The data should be transcribed in its entirety, word for word.

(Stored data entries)
>>
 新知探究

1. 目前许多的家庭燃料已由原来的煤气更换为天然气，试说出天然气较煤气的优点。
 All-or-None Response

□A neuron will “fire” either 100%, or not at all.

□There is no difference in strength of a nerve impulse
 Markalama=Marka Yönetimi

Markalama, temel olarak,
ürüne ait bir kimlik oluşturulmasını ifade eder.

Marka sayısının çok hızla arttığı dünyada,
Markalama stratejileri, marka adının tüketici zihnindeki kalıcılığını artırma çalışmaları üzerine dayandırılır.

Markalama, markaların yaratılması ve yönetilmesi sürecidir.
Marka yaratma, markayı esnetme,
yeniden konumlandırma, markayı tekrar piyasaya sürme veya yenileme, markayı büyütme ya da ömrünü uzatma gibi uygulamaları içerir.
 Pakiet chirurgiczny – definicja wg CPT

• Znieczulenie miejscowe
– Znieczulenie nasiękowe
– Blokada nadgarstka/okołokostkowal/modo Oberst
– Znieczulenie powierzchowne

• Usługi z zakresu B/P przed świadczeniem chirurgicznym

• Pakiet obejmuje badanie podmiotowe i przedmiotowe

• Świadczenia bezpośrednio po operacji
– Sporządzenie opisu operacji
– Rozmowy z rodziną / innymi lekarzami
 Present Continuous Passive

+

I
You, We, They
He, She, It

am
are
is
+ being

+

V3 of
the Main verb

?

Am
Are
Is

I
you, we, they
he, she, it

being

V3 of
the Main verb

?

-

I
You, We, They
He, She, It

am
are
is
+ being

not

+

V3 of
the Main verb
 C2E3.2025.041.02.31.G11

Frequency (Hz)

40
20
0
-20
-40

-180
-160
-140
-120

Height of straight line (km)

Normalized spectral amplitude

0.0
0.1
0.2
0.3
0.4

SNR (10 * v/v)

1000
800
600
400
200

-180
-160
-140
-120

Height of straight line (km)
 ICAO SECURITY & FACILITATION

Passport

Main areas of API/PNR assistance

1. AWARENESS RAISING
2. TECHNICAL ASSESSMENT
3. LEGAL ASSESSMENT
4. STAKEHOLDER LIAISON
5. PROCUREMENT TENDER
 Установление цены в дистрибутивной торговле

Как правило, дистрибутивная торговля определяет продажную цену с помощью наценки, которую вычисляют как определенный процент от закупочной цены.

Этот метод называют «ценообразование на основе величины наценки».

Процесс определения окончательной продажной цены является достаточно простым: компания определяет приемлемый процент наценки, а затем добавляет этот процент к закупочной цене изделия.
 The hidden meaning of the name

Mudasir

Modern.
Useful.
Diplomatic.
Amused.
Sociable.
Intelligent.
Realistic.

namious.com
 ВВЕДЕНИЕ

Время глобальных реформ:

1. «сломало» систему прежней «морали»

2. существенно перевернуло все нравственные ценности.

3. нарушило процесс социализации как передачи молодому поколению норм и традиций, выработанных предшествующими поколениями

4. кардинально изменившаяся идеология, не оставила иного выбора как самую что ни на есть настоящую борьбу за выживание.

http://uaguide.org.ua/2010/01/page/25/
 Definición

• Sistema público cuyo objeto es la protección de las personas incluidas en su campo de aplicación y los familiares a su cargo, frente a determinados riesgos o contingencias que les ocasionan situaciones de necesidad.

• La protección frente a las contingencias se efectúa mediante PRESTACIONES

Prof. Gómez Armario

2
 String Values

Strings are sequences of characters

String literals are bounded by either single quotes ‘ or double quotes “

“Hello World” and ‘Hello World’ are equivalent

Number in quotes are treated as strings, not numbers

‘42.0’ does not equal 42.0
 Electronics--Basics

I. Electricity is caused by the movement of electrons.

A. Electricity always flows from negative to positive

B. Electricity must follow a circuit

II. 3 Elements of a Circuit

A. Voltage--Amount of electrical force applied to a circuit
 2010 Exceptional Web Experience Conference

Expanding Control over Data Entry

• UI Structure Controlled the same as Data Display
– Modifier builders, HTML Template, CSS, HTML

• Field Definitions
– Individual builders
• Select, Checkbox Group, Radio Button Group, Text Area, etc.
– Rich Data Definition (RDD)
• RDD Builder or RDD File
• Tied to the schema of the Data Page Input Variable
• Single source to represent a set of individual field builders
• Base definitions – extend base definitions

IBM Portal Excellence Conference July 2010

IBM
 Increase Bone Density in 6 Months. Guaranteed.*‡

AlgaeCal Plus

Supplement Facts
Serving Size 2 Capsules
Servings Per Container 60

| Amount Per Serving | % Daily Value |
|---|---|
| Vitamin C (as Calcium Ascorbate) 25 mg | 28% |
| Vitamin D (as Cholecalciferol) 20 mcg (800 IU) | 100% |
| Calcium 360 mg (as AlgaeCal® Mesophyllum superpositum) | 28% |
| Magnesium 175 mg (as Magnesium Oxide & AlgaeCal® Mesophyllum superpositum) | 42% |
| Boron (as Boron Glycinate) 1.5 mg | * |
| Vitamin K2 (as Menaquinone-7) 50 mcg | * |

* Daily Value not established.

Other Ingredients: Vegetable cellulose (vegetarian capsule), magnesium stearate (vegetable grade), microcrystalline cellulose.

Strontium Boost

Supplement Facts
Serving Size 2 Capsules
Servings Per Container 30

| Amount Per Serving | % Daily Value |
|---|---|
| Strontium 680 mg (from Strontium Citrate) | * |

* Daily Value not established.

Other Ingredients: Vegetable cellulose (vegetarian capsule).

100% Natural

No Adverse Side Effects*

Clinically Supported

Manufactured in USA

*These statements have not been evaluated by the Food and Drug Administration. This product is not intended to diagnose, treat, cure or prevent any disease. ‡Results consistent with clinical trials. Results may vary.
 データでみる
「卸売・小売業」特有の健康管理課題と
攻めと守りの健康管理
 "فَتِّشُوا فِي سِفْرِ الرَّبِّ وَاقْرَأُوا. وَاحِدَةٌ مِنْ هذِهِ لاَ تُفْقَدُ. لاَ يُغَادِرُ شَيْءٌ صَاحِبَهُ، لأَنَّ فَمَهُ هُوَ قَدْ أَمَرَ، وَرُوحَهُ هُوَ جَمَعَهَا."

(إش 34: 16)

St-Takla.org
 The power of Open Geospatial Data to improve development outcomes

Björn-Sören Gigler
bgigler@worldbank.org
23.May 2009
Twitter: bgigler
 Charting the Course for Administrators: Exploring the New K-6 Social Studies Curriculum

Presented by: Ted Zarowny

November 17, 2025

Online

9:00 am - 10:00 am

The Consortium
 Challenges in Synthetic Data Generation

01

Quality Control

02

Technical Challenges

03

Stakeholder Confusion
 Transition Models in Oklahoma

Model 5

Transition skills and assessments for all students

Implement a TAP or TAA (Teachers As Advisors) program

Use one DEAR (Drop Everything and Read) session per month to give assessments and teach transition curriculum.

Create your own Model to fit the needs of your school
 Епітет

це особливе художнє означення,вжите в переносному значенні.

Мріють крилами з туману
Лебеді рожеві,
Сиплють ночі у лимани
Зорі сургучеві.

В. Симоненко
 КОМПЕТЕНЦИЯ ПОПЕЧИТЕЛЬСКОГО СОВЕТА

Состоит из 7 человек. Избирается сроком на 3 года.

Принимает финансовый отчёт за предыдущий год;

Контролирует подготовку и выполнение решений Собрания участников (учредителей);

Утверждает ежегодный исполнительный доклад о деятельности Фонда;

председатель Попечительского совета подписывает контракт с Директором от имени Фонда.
<<
**Answer box:**
 新知探究

1. 目前许多的家庭燃料已由原来的煤气更换为天然气，试说出天然气较煤气的优点。
 All-or-None Response

□A neuron will “fire” either 100%, or not at all.

□There is no difference in strength of a nerve impulse
 Markalama=Marka Yönetimi

Markalama, temel olarak,
ürüne ait bir kimlik oluşturulmasını ifade eder.

Marka sayısının çok hızla arttığı dünyada,
Markalama stratejileri, marka adının tüketici zihnindeki kalıcılığını artırma çalışmaları üzerine dayandırılır.

Markalama, markaların yaratılması ve yönetilmesi sürecidir.
Marka yaratma, markayı esnetme,
yeniden konumlandırma, markayı tekrar piyasaya sürme veya yenileme, markayı büyütme ya da ömrünü uzatma gibi uygulamaları içerir.
 Pakiet chirurgiczny – definicja wg CPT

• Znieczulenie miejscowe
– Znieczulenie nasiękowe
– Blokada nadgarstka/okołokostkowal/modo Oberst
– Znieczulenie powierzchowne

• Usługi z zakresu B/P przed świadczeniem chirurgicznym

• Pakiet obejmuje badanie podmiotowe i przedmiotowe

• Świadczenia bezpośrednio po operacji
– Sporządzenie opisu operacji
– Rozmowy z rodziną / innymi lekarzami
 Present Continuous Passive

+

I
You, We, They
He, She, It

am
are
is
+ being

+

V3 of
the Main verb

?

Am
Are
Is

I
you, we, they
he, she, it

being

V3 of
the Main verb

?

-

I
You, We, They
He, She, It

am
are
is
+ being

not

+

V3 of
the Main verb
 C2E3.2025.041.02.31.G11

Frequency (Hz)

40
20
0
-20
-40

-180
-160
-140
-120

Height of straight line (km)

Normalized spectral amplitude

0.0
0.1
0.2
0.3
0.4

SNR (10 * v/v)

1000
800
600
400
200

-180
-160
-140
-120

Height of straight line (km)
 ICAO SECURITY & FACILITATION

Passport

Main areas of API/PNR assistance

1. AWARENESS RAISING
2. TECHNICAL ASSESSMENT
3. LEGAL ASSESSMENT
4. STAKEHOLDER LIAISON
5. PROCUREMENT TENDER
 Установление цены в дистрибутивной торговле

Как правило, дистрибутивная торговля определяет продажную цену с помощью наценки, которую вычисляют как определенный процент от закупочной цены.

Этот метод называют «ценообразование на основе величины наценки».

Процесс определения окончательной продажной цены является достаточно простым: компания определяет приемлемый процент наценки, а затем добавляет этот процент к закупочной цене изделия.
 The hidden meaning of the name

Mudasir

Modern.
Useful.
Diplomatic.
Amused.
Sociable.
Intelligent.
Realistic.

namious.com
 ВВЕДЕНИЕ

Время глобальных реформ:

1. «сломало» систему прежней «морали»

2. существенно перевернуло все нравственные ценности.

3. нарушило процесс социализации как передачи молодому поколению норм и традиций, выработанных предшествующими поколениями

4. кардинально изменившаяся идеология, не оставила иного выбора как самую что ни на есть настоящую борьбу за выживание.

http://uaguide.org.ua/2010/01/page/25/
 Definición

• Sistema público cuyo objeto es la protección de las personas incluidas en su campo de aplicación y los familiares a su cargo, frente a determinados riesgos o contingencias que les ocasionan situaciones de necesidad.

• La protección frente a las contingencias se efectúa mediante PRESTACIONES

Prof. Gómez Armario

2
 String Values

Strings are sequences of characters

String literals are bounded by either single quotes ‘ or double quotes “

“Hello World” and ‘Hello World’ are equivalent

Number in quotes are treated as strings, not numbers

‘42.0’ does not equal 42.0
 Electronics--Basics

I. Electricity is caused by the movement of electrons.

A. Electricity always flows from negative to positive

B. Electricity must follow a circuit

II. 3 Elements of a Circuit

A. Voltage--Amount of electrical force applied to a circuit
 2010 Exceptional Web Experience Conference

Expanding Control over Data Entry

• UI Structure Controlled the same as Data Display
– Modifier builders, HTML Template, CSS, HTML

• Field Definitions
– Individual builders
• Select, Checkbox Group, Radio Button Group, Text Area, etc.
– Rich Data Definition (RDD)
• RDD Builder or RDD File
• Tied to the schema of the Data Page Input Variable
• Single source to represent a set of individual field builders
• Base definitions – extend base definitions

IBM Portal Excellence Conference July 2010

IBM
 Increase Bone Density in 6 Months. Guaranteed.*‡

AlgaeCal Plus

Supplement Facts
Serving Size 2 Capsules
Servings Per Container 60

| Amount Per Serving | % Daily Value |
|---|---|
| Vitamin C (as Calcium Ascorbate) 25 mg | 28% |
| Vitamin D (as Cholecalciferol) 20 mcg (800 IU) | 100% |
| Calcium 360 mg (as AlgaeCal® Mesophyllum superpositum) | 28% |
| Magnesium 175 mg (as Magnesium Oxide & AlgaeCal® Mesophyllum superpositum) | 42% |
| Boron (as Boron Glycinate) 1.5 mg | * |
| Vitamin K2 (as Menaquinone-7) 50 mcg | * |

* Daily Value not established.

Other Ingredients: Vegetable cellulose (vegetarian capsule), magnesium stearate (vegetable grade), microcrystalline cellulose.

Strontium Boost

Supplement Facts
Serving Size 2 Capsules
Servings Per Container 30

| Amount Per Serving | % Daily Value |
|---|---|
| Strontium 680 mg (from Strontium Citrate) | * |

* Daily Value not established.

Other Ingredients: Vegetable cellulose (vegetarian capsule).

100% Natural

No Adverse Side Effects*

Clinically Supported

Manufactured in USA

*These statements have not been evaluated by the Food and Drug Administration. This product is not intended to diagnose, treat, cure or prevent any disease. ‡Results consistent with clinical trials. Results may vary.
 データでみる
「卸売・小売業」特有の健康管理課題と
攻めと守りの健康管理
 "فَتِّشُوا فِي سِفْرِ الرَّبِّ وَاقْرَأُوا. وَاحِدَةٌ مِنْ هذِهِ لاَ تُفْقَدُ. لاَ يُغَادِرُ شَيْءٌ صَاحِبَهُ، لأَنَّ فَمَهُ هُوَ قَدْ أَمَرَ، وَرُوحَهُ هُوَ جَمَعَهَا."

(إش 34: 16)

St-Takla.org
 The power of Open Geospatial Data to improve development outcomes

Björn-Sören Gigler
bgigler@worldbank.org
23.May 2009
Twitter: bgigler
 Charting the Course for Administrators: Exploring the New K-6 Social Studies Curriculum

Presented by: Ted Zarowny

November 17, 2025

Online

9:00 am - 10:00 am

The Consortium
 Challenges in Synthetic Data Generation

01

Quality Control

02

Technical Challenges

03

Stakeholder Confusion
 Transition Models in Oklahoma

Model 5

Transition skills and assessments for all students

Implement a TAP or TAA (Teachers As Advisors) program

Use one DEAR (Drop Everything and Read) session per month to give assessments and teach transition curriculum.

Create your own Model to fit the needs of your school
 Епітет

це особливе художнє означення,вжите в переносному значенні.

Мріють крилами з туману
Лебеді рожеві,
Сиплють ночі у лимани
Зорі сургучеві.

В. Симоненко
 КОМПЕТЕНЦИЯ ПОПЕЧИТЕЛЬСКОГО СОВЕТА

Состоит из 7 человек. Избирается сроком на 3 года.

Принимает финансовый отчёт за предыдущий год;

Контролирует подготовку и выполнение решений Собрания участников (учредителей);

Утверждает ежегодный исполнительный доклад о деятельности Фонда;

председатель Попечительского совета подписывает контракт с Директором от имени Фонда.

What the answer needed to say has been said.